Please use this identifier to cite or link to this item: http://hdl.handle.net/2122/12814
Authors: Console, Rodolfo* 
Murru, Maura* 
Title: A simple and testable model for earthquake clustering
Issue Date: 10-May-2001
Series/Report no.: /106 (2001)
URI: http://hdl.handle.net/2122/12814
Keywords: Gutenberg-Richter law, occurrence rate density
Subject ClassificationETAS model
Abstract: Earthquakes are regarded as the realizations of a point process modeled by a generalized Poisson distribution. We assume that the Gutenberg-Richter law describes the magnitude distribution of all the earthquakes in a sample, with a constant b value. We model the occurrence rate density of earthquakes in space and time as the sum of two terms, one representing the independent or spontaneous activity and the other representing the activity induced by previous earthquakes. The first term depends only on space and is modeled by a continuous function of the geometrical coordinates, obtained by smoothing the discrete distribution of the past instrumental seismicity. The second term also depends on time, and it is factorized in two terms that depend on the space distance (according to an isotropic normal distribution) and the time difference (according to the generalized Omori law), respectively, from the past earthquakes.
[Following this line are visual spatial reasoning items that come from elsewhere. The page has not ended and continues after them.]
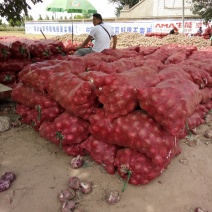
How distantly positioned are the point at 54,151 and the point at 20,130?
70cm

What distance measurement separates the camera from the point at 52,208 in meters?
1.81

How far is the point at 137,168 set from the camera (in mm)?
1935

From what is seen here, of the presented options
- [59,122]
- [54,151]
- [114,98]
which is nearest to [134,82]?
[114,98]

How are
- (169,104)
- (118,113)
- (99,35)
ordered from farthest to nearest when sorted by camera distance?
(99,35), (118,113), (169,104)

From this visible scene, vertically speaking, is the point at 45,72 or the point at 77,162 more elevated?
the point at 45,72

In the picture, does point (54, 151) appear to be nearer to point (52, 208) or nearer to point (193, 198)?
point (52, 208)

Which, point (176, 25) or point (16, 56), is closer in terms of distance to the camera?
point (16, 56)

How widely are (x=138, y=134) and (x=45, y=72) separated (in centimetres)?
130

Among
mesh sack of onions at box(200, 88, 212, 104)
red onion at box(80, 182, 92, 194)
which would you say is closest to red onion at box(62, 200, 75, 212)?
red onion at box(80, 182, 92, 194)

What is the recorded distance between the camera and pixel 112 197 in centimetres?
185

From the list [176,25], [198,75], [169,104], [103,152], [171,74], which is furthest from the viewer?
[176,25]

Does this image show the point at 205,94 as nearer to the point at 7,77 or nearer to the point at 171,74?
the point at 171,74

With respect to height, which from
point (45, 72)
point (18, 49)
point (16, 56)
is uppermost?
point (18, 49)

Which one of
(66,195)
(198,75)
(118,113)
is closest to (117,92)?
(118,113)
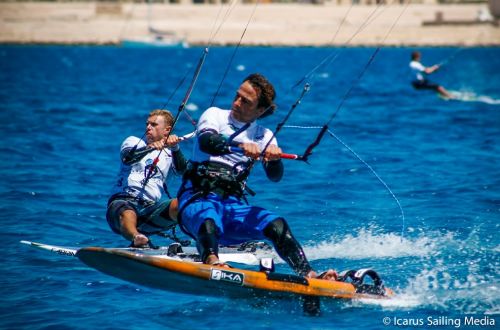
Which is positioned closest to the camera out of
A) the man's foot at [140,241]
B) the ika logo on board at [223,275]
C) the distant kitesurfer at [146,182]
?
the ika logo on board at [223,275]

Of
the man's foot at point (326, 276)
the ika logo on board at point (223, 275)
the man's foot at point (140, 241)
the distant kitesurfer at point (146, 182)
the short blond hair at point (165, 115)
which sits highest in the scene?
the short blond hair at point (165, 115)

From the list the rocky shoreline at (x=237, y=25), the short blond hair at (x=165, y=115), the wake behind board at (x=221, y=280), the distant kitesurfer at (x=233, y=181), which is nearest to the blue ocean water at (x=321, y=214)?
the wake behind board at (x=221, y=280)

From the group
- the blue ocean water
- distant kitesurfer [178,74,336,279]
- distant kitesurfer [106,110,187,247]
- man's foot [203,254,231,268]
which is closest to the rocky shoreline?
the blue ocean water

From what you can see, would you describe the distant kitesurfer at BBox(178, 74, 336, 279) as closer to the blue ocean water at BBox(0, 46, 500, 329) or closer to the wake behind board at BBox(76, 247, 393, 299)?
the wake behind board at BBox(76, 247, 393, 299)

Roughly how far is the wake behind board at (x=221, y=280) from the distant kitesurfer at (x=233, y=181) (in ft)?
0.62

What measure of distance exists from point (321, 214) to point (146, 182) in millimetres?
3712

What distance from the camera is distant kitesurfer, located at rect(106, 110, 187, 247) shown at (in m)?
10.1

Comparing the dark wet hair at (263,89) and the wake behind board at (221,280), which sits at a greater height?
the dark wet hair at (263,89)

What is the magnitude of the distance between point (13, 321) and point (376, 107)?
25.2 metres

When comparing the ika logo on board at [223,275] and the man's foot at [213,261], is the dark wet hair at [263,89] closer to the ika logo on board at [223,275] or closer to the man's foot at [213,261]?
the man's foot at [213,261]

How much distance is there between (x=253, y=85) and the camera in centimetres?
852

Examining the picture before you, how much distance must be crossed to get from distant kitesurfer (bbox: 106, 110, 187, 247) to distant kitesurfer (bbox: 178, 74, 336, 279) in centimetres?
127

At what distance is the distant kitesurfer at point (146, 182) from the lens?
33.2 feet

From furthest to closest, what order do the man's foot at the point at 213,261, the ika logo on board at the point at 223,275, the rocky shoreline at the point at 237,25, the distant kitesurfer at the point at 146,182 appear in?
the rocky shoreline at the point at 237,25 → the distant kitesurfer at the point at 146,182 → the man's foot at the point at 213,261 → the ika logo on board at the point at 223,275
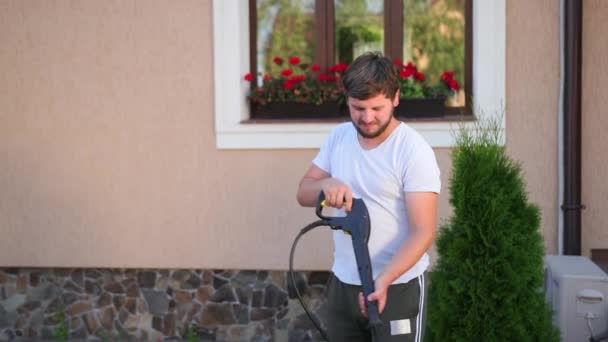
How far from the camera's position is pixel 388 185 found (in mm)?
2766

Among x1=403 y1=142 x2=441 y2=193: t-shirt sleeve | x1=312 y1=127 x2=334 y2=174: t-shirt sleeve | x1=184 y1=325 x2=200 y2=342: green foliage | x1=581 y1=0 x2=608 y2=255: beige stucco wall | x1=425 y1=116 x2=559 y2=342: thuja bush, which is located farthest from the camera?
x1=184 y1=325 x2=200 y2=342: green foliage

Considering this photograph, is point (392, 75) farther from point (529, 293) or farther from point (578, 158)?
point (578, 158)

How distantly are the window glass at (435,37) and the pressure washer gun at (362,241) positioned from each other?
304 centimetres

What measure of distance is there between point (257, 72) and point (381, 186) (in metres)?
3.08

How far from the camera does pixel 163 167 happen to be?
5.54 meters

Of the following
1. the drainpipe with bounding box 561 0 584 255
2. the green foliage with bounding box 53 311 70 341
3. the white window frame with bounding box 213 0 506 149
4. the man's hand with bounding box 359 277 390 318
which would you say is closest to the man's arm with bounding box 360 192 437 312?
the man's hand with bounding box 359 277 390 318

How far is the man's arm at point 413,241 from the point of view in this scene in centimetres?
262

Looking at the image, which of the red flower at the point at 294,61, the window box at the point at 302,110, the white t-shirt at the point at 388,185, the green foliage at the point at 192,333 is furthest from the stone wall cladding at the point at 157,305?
the white t-shirt at the point at 388,185

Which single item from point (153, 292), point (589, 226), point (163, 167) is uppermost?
point (163, 167)

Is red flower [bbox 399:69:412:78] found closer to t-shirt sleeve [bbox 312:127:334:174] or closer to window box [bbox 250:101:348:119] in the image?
window box [bbox 250:101:348:119]

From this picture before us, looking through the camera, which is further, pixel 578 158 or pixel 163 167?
pixel 163 167

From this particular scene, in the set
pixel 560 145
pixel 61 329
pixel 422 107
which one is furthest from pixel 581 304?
pixel 61 329

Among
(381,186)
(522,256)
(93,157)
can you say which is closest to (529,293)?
(522,256)

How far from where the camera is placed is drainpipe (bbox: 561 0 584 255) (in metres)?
5.12
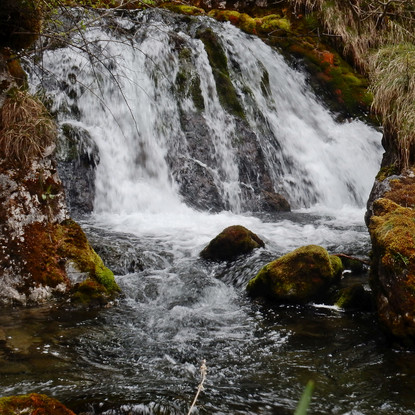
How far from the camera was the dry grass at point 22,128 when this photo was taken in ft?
17.7

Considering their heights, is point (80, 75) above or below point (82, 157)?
above

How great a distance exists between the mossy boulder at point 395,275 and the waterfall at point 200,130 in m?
6.20

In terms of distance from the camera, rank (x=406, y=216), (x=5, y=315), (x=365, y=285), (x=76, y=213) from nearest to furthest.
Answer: (x=5, y=315) < (x=406, y=216) < (x=365, y=285) < (x=76, y=213)

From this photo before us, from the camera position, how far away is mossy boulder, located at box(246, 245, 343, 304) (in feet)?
18.1

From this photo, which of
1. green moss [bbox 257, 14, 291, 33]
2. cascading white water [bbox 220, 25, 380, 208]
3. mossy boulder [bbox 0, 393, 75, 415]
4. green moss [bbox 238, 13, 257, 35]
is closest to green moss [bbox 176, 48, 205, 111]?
cascading white water [bbox 220, 25, 380, 208]

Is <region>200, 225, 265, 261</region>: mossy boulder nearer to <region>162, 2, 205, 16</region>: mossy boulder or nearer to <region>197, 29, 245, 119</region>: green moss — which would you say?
<region>197, 29, 245, 119</region>: green moss

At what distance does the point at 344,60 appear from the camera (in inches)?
621

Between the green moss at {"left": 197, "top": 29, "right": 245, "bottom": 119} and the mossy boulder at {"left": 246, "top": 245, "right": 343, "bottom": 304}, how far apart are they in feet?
24.8

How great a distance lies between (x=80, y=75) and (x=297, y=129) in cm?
622

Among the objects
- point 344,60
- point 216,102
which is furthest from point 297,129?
point 344,60

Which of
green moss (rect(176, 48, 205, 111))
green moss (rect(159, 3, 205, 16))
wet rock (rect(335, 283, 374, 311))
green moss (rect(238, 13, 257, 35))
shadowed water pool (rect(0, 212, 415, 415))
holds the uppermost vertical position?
green moss (rect(159, 3, 205, 16))

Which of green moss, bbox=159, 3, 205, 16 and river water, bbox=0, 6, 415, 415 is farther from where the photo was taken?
green moss, bbox=159, 3, 205, 16

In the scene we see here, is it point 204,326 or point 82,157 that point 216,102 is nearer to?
point 82,157

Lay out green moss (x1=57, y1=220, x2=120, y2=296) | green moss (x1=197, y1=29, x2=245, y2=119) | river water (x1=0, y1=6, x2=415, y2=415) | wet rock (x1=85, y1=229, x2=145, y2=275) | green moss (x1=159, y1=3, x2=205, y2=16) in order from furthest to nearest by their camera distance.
A: green moss (x1=159, y1=3, x2=205, y2=16) < green moss (x1=197, y1=29, x2=245, y2=119) < wet rock (x1=85, y1=229, x2=145, y2=275) < green moss (x1=57, y1=220, x2=120, y2=296) < river water (x1=0, y1=6, x2=415, y2=415)
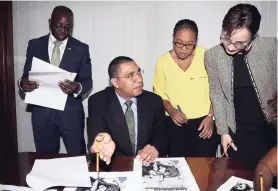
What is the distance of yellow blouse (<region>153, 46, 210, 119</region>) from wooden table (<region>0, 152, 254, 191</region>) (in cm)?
81

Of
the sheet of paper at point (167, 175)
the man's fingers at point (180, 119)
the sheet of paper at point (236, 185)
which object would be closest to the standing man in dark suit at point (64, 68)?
the man's fingers at point (180, 119)

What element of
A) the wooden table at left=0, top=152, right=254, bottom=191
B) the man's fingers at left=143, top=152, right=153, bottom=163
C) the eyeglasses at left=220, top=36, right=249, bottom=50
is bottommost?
the wooden table at left=0, top=152, right=254, bottom=191

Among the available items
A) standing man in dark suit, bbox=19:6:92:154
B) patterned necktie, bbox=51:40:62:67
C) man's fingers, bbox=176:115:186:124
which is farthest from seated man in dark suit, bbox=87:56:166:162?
patterned necktie, bbox=51:40:62:67

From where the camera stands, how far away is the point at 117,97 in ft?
6.93

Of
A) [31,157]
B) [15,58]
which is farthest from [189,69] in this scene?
[15,58]

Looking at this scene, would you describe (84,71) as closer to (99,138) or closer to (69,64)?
(69,64)

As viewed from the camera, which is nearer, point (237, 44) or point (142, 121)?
point (237, 44)

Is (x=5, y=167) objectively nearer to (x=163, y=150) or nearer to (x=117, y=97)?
(x=117, y=97)

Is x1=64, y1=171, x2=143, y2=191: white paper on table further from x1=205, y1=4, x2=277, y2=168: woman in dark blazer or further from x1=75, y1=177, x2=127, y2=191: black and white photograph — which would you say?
x1=205, y1=4, x2=277, y2=168: woman in dark blazer

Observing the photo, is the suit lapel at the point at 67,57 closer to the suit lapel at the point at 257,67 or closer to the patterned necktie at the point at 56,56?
the patterned necktie at the point at 56,56

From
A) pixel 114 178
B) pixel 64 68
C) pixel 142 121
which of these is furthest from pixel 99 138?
pixel 64 68

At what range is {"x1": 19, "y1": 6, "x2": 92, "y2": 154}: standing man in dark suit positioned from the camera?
2523 mm

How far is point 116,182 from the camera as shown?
54.4 inches

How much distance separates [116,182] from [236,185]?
53cm
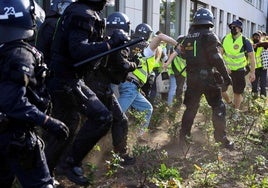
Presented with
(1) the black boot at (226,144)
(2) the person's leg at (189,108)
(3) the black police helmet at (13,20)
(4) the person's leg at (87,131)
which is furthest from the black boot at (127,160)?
(3) the black police helmet at (13,20)

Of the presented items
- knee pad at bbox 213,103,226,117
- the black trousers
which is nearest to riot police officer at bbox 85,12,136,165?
the black trousers

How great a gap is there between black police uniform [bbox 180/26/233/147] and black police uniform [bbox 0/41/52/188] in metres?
3.00

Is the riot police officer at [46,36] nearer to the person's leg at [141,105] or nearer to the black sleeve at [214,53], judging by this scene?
the person's leg at [141,105]

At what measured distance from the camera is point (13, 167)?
292cm

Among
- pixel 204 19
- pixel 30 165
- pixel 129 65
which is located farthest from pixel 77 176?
pixel 204 19

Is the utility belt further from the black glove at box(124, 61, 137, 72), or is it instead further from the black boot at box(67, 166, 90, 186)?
the black boot at box(67, 166, 90, 186)

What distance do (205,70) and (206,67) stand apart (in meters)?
0.04

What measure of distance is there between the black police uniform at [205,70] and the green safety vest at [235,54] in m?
2.40

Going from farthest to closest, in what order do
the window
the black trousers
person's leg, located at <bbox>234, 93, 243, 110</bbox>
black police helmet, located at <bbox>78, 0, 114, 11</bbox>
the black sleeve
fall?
the window
person's leg, located at <bbox>234, 93, 243, 110</bbox>
the black trousers
the black sleeve
black police helmet, located at <bbox>78, 0, 114, 11</bbox>

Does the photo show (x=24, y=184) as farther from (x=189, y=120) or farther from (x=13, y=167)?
(x=189, y=120)

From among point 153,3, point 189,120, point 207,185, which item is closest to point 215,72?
point 189,120

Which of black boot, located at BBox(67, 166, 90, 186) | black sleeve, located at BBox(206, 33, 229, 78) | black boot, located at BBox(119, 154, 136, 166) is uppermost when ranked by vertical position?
black sleeve, located at BBox(206, 33, 229, 78)

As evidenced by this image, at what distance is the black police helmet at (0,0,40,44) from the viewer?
116 inches

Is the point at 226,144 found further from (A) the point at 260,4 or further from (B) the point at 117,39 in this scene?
(A) the point at 260,4
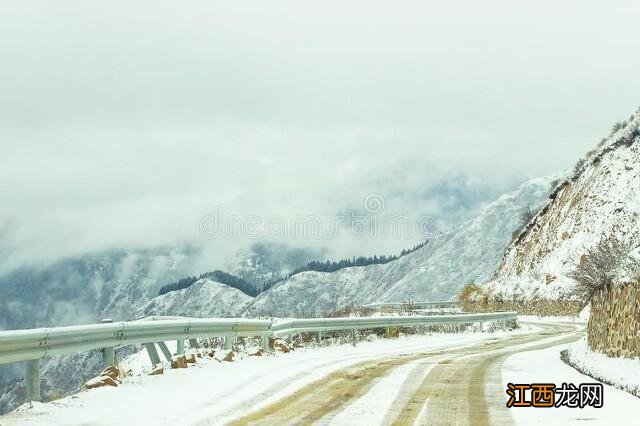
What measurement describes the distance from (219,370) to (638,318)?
310 inches

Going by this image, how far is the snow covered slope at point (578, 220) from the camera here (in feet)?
209

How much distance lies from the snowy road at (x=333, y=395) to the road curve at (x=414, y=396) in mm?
15

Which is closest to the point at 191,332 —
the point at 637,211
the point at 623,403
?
the point at 623,403

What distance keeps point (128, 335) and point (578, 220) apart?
63.4 m

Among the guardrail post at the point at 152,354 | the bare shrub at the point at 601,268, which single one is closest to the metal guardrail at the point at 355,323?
the guardrail post at the point at 152,354

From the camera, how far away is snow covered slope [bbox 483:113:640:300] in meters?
63.7

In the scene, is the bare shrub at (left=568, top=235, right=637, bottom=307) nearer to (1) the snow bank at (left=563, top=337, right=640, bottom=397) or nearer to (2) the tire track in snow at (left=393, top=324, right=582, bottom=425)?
(1) the snow bank at (left=563, top=337, right=640, bottom=397)

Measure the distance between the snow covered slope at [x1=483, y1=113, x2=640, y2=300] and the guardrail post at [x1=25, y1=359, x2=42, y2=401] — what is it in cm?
5368

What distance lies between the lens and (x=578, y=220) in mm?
69688

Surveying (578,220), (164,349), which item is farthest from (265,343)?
(578,220)

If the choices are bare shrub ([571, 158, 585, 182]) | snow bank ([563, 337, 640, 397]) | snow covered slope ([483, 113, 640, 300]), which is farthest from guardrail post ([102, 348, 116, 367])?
bare shrub ([571, 158, 585, 182])

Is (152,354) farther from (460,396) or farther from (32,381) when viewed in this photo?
(460,396)

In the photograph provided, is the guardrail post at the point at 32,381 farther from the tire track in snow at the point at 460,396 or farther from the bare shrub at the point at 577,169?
the bare shrub at the point at 577,169

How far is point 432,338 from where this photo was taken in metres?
27.4
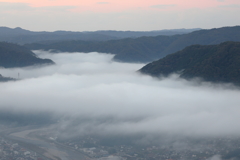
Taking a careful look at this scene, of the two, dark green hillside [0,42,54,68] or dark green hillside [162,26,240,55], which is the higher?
dark green hillside [162,26,240,55]

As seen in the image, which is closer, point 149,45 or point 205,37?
point 205,37

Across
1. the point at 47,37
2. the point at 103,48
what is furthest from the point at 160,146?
the point at 47,37

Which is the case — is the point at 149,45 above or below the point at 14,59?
above

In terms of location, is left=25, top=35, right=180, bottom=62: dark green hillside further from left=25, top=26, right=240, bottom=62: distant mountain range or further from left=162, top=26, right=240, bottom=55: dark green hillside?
left=162, top=26, right=240, bottom=55: dark green hillside

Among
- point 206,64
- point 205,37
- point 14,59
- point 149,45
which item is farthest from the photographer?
point 149,45

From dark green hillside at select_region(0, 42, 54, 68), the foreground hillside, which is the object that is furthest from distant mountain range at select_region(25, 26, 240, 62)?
the foreground hillside

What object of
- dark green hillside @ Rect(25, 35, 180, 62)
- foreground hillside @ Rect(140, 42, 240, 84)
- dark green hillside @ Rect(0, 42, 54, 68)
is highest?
dark green hillside @ Rect(25, 35, 180, 62)

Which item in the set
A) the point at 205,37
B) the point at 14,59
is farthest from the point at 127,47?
the point at 14,59

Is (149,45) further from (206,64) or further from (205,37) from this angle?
(206,64)

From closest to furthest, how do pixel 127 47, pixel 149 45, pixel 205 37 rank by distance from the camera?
pixel 127 47 < pixel 205 37 < pixel 149 45
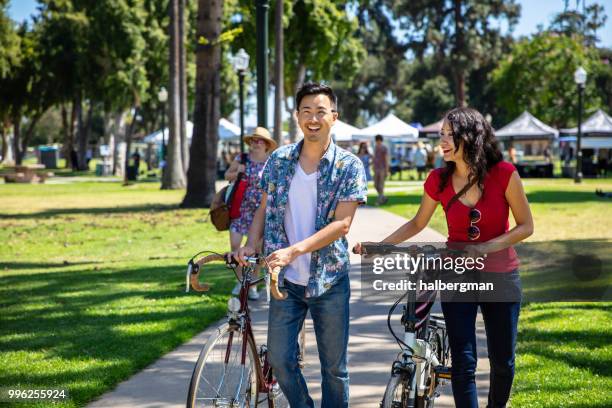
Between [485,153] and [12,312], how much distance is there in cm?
625

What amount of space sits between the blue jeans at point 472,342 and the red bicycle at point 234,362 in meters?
0.86

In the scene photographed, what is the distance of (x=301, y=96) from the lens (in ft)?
13.8

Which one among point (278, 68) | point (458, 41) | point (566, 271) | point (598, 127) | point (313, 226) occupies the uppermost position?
point (458, 41)

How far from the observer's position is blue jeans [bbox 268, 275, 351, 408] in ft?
13.7

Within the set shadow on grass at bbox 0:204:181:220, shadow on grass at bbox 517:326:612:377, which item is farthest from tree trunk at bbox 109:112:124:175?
shadow on grass at bbox 517:326:612:377

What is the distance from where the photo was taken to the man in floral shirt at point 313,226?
4.14 metres

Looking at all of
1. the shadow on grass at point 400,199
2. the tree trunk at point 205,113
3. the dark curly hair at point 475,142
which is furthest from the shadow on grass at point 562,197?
the dark curly hair at point 475,142

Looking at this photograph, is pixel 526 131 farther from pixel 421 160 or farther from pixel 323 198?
pixel 323 198

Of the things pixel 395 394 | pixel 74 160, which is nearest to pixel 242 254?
pixel 395 394

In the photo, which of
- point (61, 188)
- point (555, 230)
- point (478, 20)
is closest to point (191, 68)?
point (61, 188)

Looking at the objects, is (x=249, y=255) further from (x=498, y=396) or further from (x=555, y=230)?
(x=555, y=230)

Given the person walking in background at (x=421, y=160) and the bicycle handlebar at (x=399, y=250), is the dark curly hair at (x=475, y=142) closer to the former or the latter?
the bicycle handlebar at (x=399, y=250)

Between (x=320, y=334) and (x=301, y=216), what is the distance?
0.59m

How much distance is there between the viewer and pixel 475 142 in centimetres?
422
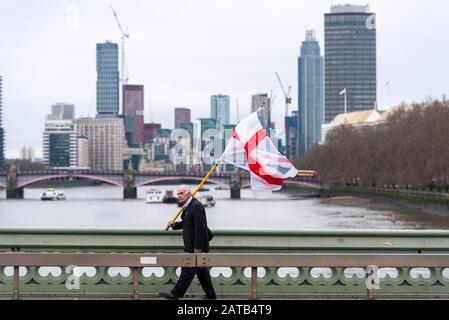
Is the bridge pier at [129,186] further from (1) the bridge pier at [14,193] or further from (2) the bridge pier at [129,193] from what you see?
(1) the bridge pier at [14,193]

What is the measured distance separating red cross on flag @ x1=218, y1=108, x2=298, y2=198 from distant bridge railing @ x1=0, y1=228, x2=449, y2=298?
0.68 meters

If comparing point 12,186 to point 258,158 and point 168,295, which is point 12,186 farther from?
point 168,295

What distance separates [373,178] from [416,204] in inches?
1002

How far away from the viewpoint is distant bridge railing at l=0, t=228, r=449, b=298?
11.2 meters

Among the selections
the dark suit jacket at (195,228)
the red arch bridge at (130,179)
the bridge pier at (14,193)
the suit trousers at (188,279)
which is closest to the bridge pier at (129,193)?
the red arch bridge at (130,179)

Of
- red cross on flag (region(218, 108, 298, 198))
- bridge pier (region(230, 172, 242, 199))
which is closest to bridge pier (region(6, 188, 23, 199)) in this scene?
bridge pier (region(230, 172, 242, 199))

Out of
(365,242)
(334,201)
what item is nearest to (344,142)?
(334,201)

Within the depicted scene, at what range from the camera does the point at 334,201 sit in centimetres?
11038

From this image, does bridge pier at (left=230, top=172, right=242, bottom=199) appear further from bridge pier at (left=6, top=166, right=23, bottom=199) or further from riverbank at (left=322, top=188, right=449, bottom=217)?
bridge pier at (left=6, top=166, right=23, bottom=199)

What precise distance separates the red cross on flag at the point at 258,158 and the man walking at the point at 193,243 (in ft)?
3.18

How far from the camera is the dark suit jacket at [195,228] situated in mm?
11453
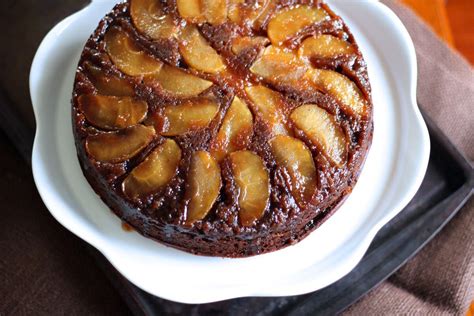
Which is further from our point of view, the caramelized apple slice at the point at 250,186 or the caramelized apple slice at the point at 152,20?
the caramelized apple slice at the point at 152,20

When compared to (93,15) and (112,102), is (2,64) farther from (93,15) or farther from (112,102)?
(112,102)

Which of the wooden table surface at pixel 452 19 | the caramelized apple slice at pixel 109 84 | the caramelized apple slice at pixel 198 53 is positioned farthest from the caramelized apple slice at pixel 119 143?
the wooden table surface at pixel 452 19

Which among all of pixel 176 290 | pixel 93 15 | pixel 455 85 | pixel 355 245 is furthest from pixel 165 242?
pixel 455 85

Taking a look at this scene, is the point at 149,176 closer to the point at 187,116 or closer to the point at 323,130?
the point at 187,116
Knowing the expected rate density, the likelihood of any realization of the process (actually represented by an earthquake catalog) that we computed straightforwardly. This algorithm was used in two ways: (1) during the learning phase, for the maximum likelihood estimate of the few free parameters of the model, and (2) for hypothesis testing. For the learning phase we used the catalog of Italian seismicity (M >=3.5) from May 1976 to December 1998. The model was tested on a new and independent data set (January- December 1999). We demonstrated for this short time period that in the Italian region this time-dependent model has a significantly better performance than a stationary Poisson model, even if its likelihood is computed excluding the obvious component of main shock-aftershock interaction.